**Problem statement**
From the entries below, output the line with "Бесшовная гидроизоляция многоквартирного дома" and each following line up to and including the line with "YLI Silk 100 Thread -254 Brown", exactly as written.

**Data extracts**
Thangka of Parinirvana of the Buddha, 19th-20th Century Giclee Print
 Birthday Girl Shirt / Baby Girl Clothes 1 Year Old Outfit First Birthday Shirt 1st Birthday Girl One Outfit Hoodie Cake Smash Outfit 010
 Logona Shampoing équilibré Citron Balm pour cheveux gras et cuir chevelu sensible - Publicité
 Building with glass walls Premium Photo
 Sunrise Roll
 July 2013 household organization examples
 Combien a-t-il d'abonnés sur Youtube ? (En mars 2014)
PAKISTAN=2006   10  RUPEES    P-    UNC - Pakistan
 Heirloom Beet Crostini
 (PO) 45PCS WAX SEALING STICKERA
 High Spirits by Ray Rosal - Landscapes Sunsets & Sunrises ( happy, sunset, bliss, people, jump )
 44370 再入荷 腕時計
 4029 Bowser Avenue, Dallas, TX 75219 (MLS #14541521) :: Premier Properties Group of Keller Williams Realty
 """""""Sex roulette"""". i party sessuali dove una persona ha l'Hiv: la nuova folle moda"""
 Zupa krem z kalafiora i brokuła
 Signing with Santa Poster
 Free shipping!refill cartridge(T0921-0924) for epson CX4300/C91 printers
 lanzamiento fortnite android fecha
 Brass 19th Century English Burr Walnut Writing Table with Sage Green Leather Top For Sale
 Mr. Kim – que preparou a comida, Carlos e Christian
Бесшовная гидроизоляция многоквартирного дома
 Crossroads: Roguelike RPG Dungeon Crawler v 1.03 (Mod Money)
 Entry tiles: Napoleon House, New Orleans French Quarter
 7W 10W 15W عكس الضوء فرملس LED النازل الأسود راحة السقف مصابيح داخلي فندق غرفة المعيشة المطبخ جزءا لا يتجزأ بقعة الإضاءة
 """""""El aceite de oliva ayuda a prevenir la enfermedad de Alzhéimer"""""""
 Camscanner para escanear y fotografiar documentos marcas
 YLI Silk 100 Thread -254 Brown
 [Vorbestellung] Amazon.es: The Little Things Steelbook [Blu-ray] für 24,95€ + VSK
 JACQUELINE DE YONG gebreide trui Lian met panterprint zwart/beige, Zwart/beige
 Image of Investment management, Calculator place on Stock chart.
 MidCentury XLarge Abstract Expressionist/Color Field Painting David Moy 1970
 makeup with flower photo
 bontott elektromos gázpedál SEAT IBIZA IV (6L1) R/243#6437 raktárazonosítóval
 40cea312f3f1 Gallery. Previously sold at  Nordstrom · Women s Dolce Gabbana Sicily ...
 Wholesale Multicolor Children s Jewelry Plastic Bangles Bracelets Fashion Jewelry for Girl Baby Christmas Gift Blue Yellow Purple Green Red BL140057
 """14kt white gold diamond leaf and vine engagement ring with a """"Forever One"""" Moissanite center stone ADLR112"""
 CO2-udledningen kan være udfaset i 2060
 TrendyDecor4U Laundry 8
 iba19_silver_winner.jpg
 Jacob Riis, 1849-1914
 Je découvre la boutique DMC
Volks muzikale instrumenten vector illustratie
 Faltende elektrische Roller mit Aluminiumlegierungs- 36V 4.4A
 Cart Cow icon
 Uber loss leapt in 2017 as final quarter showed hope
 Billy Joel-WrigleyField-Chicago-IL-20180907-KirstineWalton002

**Result for this task**
Бесшовная гидроизоляция многоквартирного дома
 Crossroads: Roguelike RPG Dungeon Crawler v 1.03 (Mod Money)
 Entry tiles: Napoleon House, New Orleans French Quarter
 7W 10W 15W عكس الضوء فرملس LED النازل الأسود راحة السقف مصابيح داخلي فندق غرفة المعيشة المطبخ جزءا لا يتجزأ بقعة الإضاءة
 """""""El aceite de oliva ayuda a prevenir la enfermedad de Alzhéimer"""""""
 Camscanner para escanear y fotografiar documentos marcas
 YLI Silk 100 Thread -254 Brown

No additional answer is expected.